The Pittsburgh and Duquesne boards still have to vote on establishing a relationship between the districts. Initially, state officials suggested allowing Duquesne students to attend city schools, but Duquesne residents balked at that approach.
Besides covering the cost of helping Duquesne, state officials had talked about giving the Pittsburgh district a financial incentive to be a good neighbor. But the extra $10 million in the budget for the Pittsburgh district is unrelated to the Duquesne negotiations, according to Mr. Roosevelt.
Mr. Roosevelt said that money is to help the Pittsburgh district with its turnaround agenda, ease the district's financial woes and compensate, in part, for $20.4 million the Legislature decided two years ago to take from the district to help the financially ailing city of Pittsburgh.

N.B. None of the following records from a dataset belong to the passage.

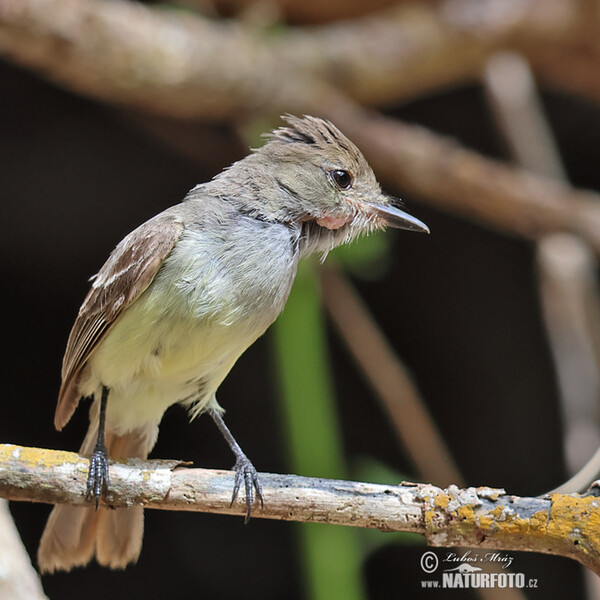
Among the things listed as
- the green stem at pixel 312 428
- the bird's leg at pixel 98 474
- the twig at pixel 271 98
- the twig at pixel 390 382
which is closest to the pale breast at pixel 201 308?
the bird's leg at pixel 98 474

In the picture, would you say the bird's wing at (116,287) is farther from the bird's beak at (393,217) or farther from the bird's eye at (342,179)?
the bird's beak at (393,217)

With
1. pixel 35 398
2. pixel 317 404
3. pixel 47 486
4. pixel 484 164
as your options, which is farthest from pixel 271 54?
pixel 47 486

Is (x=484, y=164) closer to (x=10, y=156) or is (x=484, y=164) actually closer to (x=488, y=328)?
(x=488, y=328)

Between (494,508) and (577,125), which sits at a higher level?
(577,125)

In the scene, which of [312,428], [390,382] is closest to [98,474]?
[312,428]

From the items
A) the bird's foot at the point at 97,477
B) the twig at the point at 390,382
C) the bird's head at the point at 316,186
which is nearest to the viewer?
the bird's foot at the point at 97,477

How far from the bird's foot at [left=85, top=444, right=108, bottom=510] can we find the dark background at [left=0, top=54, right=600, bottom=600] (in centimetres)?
216

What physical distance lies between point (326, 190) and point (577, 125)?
11.0 ft

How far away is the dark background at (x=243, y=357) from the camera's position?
447cm

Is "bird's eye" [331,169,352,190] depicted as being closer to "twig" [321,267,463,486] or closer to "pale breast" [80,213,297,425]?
"pale breast" [80,213,297,425]

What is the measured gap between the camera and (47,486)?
2.06 metres

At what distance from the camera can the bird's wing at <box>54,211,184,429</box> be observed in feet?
7.71

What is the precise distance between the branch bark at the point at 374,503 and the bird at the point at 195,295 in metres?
0.08

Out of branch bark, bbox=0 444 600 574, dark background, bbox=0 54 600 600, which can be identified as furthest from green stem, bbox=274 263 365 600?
branch bark, bbox=0 444 600 574
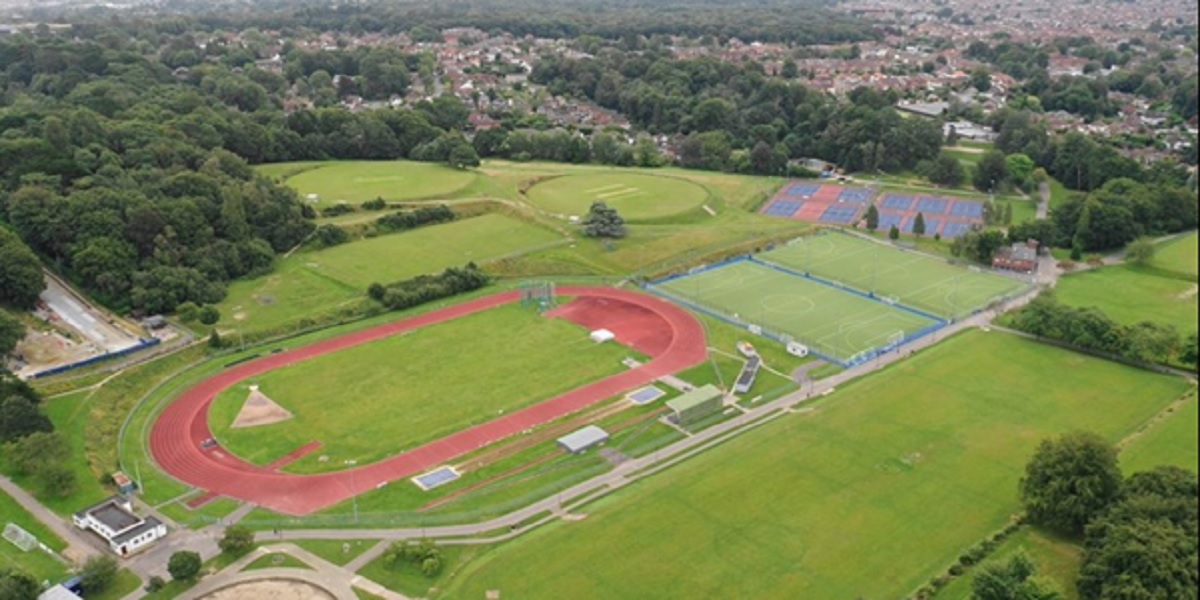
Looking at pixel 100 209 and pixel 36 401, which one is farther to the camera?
pixel 100 209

At the time, the district appeared to be on solid financial ground. But it took money from its reserve fund to balance the 2006 budget and faces a potential $40 million deficit for 2007.
"Even with this $10 million, that still leaves us $30 million in the hole. We still have a lot of work to do," Mr. Roosevelt said last night.
Still, he called the $10 million a "significant commitment on the state's part" and said he hoped it would become part of the district's annual base funding. He said the money was a sign of the state's confidence in Pittsburgh's determination to right its academic and financial problems.